How is diverticular disease treated?
A high-fiber diet and pain medications help relieve symptoms in most cases of diverticulosis. Uncomplicated diverticulitis with mild symptoms usually requires the person to rest, take oral antibiotics, and be on a liquid diet for a period of time. Sometimes an attack of diverticulitis is serious enough to require a hospital stay, intravenous (IV) antibiotics, and possibly surgery.
Increasing the amount of fiber in the diet may reduce symptoms of diverticulosis and prevent complications such as diverticulitis. Fiber keeps stool soft and lowers pressure inside the colon so that bowel contents can move through easily. The American Dietetic Association recommends consuming 20 to 35 grams of fiber each day. The table “What foods have fiber?” shows the amount of fiber in some foods that a person can easily add to the diet.
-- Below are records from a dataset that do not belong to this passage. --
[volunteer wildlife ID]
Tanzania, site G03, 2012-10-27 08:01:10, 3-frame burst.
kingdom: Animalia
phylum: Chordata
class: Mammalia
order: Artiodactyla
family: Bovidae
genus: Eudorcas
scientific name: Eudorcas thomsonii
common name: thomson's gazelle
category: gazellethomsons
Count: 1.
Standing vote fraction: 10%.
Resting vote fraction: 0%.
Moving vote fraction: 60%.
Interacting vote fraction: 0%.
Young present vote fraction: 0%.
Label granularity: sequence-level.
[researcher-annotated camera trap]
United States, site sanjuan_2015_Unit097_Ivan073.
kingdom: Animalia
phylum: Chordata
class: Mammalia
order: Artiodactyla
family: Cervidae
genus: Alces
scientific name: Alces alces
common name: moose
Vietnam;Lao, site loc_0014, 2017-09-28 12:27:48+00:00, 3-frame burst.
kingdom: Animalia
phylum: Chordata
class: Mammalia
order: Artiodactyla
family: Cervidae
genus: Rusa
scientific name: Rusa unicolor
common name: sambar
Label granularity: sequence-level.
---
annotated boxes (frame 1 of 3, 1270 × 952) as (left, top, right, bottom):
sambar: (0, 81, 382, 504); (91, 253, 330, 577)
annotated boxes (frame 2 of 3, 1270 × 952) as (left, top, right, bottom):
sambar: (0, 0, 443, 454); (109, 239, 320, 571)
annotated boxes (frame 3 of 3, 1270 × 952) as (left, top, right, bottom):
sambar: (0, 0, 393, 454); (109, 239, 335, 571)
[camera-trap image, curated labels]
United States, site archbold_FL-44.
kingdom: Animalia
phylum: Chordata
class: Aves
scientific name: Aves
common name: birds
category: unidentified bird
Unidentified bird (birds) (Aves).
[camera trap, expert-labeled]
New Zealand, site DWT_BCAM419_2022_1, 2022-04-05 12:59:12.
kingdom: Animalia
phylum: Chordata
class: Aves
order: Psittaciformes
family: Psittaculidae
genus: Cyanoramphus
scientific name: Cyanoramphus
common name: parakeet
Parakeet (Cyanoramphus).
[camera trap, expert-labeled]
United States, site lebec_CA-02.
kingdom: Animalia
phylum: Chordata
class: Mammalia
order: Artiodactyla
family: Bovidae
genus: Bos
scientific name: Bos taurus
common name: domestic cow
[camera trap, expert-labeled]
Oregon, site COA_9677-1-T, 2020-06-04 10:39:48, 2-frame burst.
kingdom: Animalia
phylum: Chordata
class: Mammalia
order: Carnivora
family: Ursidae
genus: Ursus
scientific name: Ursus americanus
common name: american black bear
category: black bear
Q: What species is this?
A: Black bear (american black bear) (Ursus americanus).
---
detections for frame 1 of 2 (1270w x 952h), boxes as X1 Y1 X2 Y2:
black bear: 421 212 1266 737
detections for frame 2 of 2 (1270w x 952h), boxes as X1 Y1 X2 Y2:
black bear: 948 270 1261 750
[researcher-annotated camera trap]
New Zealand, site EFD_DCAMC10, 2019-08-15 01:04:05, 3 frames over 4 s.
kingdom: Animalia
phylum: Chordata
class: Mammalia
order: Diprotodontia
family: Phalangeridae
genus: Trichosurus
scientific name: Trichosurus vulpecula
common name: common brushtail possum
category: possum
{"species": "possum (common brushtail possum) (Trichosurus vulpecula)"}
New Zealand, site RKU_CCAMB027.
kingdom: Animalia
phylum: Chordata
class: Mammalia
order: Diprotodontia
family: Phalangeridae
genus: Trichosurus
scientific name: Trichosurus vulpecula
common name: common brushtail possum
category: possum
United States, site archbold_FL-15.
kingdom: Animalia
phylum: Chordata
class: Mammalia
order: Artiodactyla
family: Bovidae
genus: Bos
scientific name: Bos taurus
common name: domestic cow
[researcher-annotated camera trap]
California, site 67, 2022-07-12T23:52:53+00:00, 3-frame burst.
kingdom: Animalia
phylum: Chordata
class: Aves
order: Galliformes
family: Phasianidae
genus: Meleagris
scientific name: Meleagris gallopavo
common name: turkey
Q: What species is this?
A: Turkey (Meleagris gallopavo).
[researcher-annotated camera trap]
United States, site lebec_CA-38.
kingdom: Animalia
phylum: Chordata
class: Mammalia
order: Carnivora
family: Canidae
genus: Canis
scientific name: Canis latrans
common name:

The doctor may also recommend taking a fiber product such as methylcellulose (Citrucel) or psyllium (Metamucil) one to three times a day. These products are available in powder, pills, or wafers, and provide 2 to 3.5 grams of fiber per dose. Fiber products should be taken with at least 8 ounces of water.
Avoidance of nuts, popcorn, and sunflower, pumpkin, caraway, and sesame seeds has been recommended by physicians out of fear that food particles could enter, block, or irritate the diverticula. However, no scientific data support this treatment measure. Eating a high-fiber diet is the only requirement highly emphasized across the medical literature. Eliminating specific foods is not necessary. The seeds in tomatoes, zucchini, cucumbers, strawberries, and raspberries, as well as poppy seeds, are generally considered harmless. People differ in the amounts and types of foods they can eat. Decisions about diet should be made based on what works best for each person. Keeping a food diary may help identify what foods may cause symptoms.
If cramps, bloating, and constipation are problems, the doctor may prescribe a short course of pain medication. However, some pain medications actually cause constipation.
Treatment for diverticulitis focuses on clearing up the inflammation and infection, resting the colon, and preventing or minimizing complications.
Depending on the severity of symptoms, the doctor may recommend bed rest, oral antibiotics, a pain reliever, and a liquid diet. If symptoms ease after a few days, the doctor will recommend gradually increasing the amount of high-fiber foods in the diet.
Severe cases of diverticulitis with acute pain and complications will likely require a hospital stay. Most cases of severe diverticulitis are treated with IV antibiotics and a few days without food or drink to help the colon rest. In some cases, surgery may be necessary.
When is surgery necessary for diverticulitis?
If symptoms of diverticulitis are frequent, or the patient does not respond to antibiotics and resting the colon, the doctor may advise surgery. The surgeon removes the affected part of the colon and joins the remaining sections. This type of surgery—called colon resection—aims to prevent complications and future diverticulitis. The doctor may also recommend surgery for complications such as a fistula or partial intestinal obstruction.
Immediate surgery may be necessary when the patient has other complications, such as perforation, a large abscess, peritonitis, complete intestinal obstruction, or severe bleeding. In these cases, two surgeries may be needed because it is not safe to rejoin the colon right away. During the first surgery, the surgeon cleans the infected abdominal cavity, removes the portion of the affected colon, and performs a temporary colostomy, creating an opening, or stoma, in the abdomen. The end of the colon is connected to the opening to allow normal eating while healing occurs. Stool is collected in a pouch attached to the stoma. In the second surgery several months later, the surgeon rejoins the ends of the colon and closes the stoma.